Statistical Inference (15 questions)
1. In an A/B test, how can you check if assignment to the various buckets was truly random?
- Plot the distributions of multiple features for both A and B and make sure that they have the same shape. More rigorously, we can conduct a permutation test to see if the distributions are the same.
- MANOVA to compare different means
2. What might be the benefits of running an A/A test, where you have two buckets who are exposed to the exact same product?
- Verify the sampling algorithm is random.
3. What would be the hazards of letting users sneak a peek at the other bucket in an A/B test?
- The user might not act the same suppose had they not seen the other bucket. You are essentially adding additional variables of whether the user peeked the other bucket, which are not random across groups.
4. What would be some issues if blogs decide to cover one of your experimental groups?
- Same as the previous question. The above problem can happen in larger scale.
5. How would you conduct an A/B test on an opt-in feature?
- Ask someone for more details.
6. How would you run an A/B test for many variants, say 20 or more?
- one control, 20 treatment, if the sample size for each group is big enough.
- Ways to attempt to correct for this include changing your confidence level (e.g. Bonferroni Correction) or doing family-wide tests before you dive in to the individual metrics (e.g. Fisher's Protected LSD).
7. How would you run an A/B test if the observations are extremely right-skewed?
- lower the variability by modifying the KPI
- cap values
- percentile metrics
- log transform
8. I have two different experiments that both change the sign-up button to my website. I want to test them at the same time. What kinds of things should I keep in mind?
- exclusive -> ok
9. What is a p-value?

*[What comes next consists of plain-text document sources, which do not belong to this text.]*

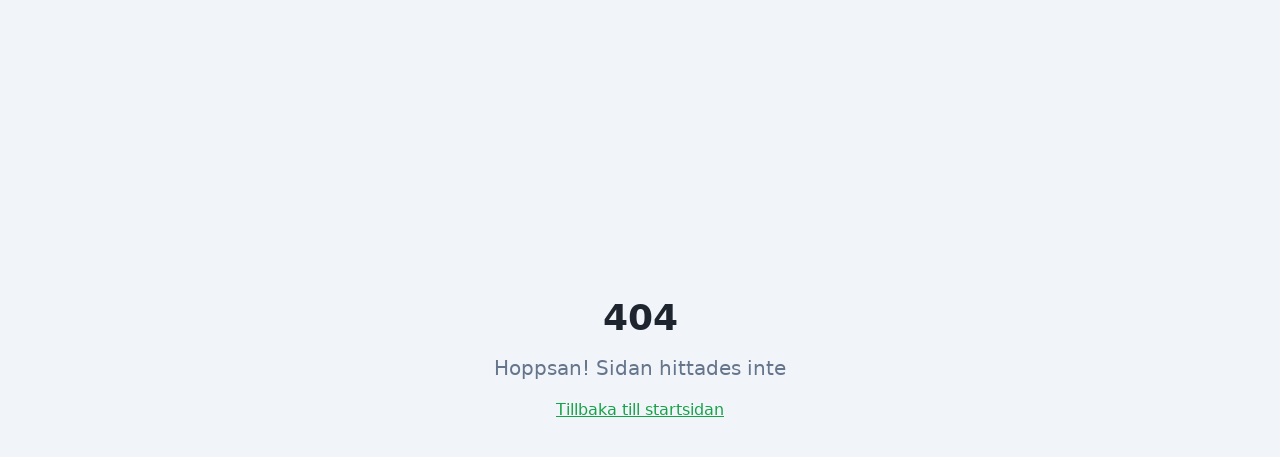

--- FILE ---
content_type: text/html; charset=utf-8
request_url: https://www.stringmaster.net/index.php/list_48/179.html
body_size: 722
content:
<!doctype html>
<html lang="en">
  <head>
    <meta charset="UTF-8" />
    <meta name="viewport" content="width=device-width, initial-scale=1.0" />
    <link rel="icon" href="/favicon.png" type="image/png" />
    <title>StringMaster - Tennis Club Stringing Management</title>
    <meta name="description" content="Professional tennis racket stringing management system for clubs. Track jobs, manage customers, inventory, and streamline your stringing workflow." />
    <meta name="author" content="StringMaster" />

    <meta property="og:title" content="StringMaster - Tennis Club Stringing Management" />
    <meta property="og:description" content="Professional tennis racket stringing management system for clubs. Track jobs, manage customers, inventory, and streamline your stringing workflow." />
    <meta property="og:type" content="website" />
    <meta property="og:image" content="https://pub-bb2e103a32db4e198524a2e9ed8f35b4.r2.dev/722e2d6a-a2d6-4247-9d6e-435e37b6db52/id-preview-5ebed8ef--94ef6dd0-f6f4-44ad-9039-5f3073736a9a.lovable.app-1764759054405.png" />

    <meta name="twitter:card" content="summary_large_image" />
    <meta name="twitter:site" content="@StringMaster" />
    <meta name="twitter:image" content="https://pub-bb2e103a32db4e198524a2e9ed8f35b4.r2.dev/722e2d6a-a2d6-4247-9d6e-435e37b6db52/id-preview-5ebed8ef--94ef6dd0-f6f4-44ad-9039-5f3073736a9a.lovable.app-1764759054405.png" />
    <script type="module" crossorigin src="/assets/index-CIRM_Io1.js"></script>
    <link rel="stylesheet" crossorigin href="/assets/index-3gf5moSg.css">
  <script defer src="https://www.stringmaster.net/~flock.js" data-proxy-url="https://www.stringmaster.net/~api/analytics"></script></head>

  <body>
    <div id="root"></div>
  </body>
</html>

What is the di erence between type-1 and type-2 error?
type-1 error: rejecting Ho when Ho is true
type-2 error: not rejecting Ho when Ha is true
10. You are AirBnB and you want to test the hypothesis that a greater number of photographs increases the chances that a buyer selects the listing. How would you test this hypothesis?
- For randomly selected listings with more than 1 pictures, hide 1 random picture for group A, and show all for group B. Compare the booking rate for the two groups.
- Ask someone for more details.
11. How would you design an experiment to determine the impact of latency on user engagement?
- The best way I know to quantify the impact of performance is to isolate just that factor using a slowdown experiment, i.e., add a delay in an A/B test.
12. What is maximum likelihood estimation? Could there be any case where it doesn’t exist?
- A method for parameter optimization (fitting a model). We choose parameters so as to maximize the likelihood function (how likely the outcome would happen given the current data and our model).
- maximum likelihood estimation (MLE) is a method of estimating the parameters of a statistical model given observations, by finding the parameter values that maximize the likelihood of making the observations given the parameters. MLE can be seen as a special case of the maximum a posteriori estimation (MAP) that assumes a uniform prior distribution of the parameters, or as a variant of the MAP that ignores the prior and which therefore is unregularized.
- for gaussian mixtures, non parametric models, it doesn’t exist
13. What’s the di erence between a MAP, MOM, MLE estima- tor? In which cases would you want to use each?
- MAP estimates the posterior distribution given the prior distribution and data which maximizes the likelihood function. MLE is a special case of MAP where the prior is uninformative uniform distribution.
- MOM sets moment values and solves for the parameters. MOM is not used much anymore because maximum likelihood estimators have higher probability of being close to the quantities to be estimated and are more often unbiased.
14. What is a confidence interval and how do you interpret it?
- For example, 95% confidence interval is an interval that when constructed for a set of samples each sampled in the same way, the constructed intervals include the true mean 95% of the time.
- if confidence intervals are constructed using a given confidence level in an infinite number of independent experiments, the proportion of those intervals that contain the true value of the parameter will match the confidence level.
15. What is unbiasedness as a property of an estimator? Is this always a desirable property when performing inference? What about in data analysis or predictive modeling?
- Unbiasedness means that the expectation of the estimator is equal to the population value we are estimating. This is desirable in inference because the goal is to explain the dataset as accurately as possible. However, this is not always desirable for data analysis or predictive modeling as there is the bias variance tradeoff. We sometimes want to prioritize the generalizability and avoid overfitting by reducing variance and thus increasing bias.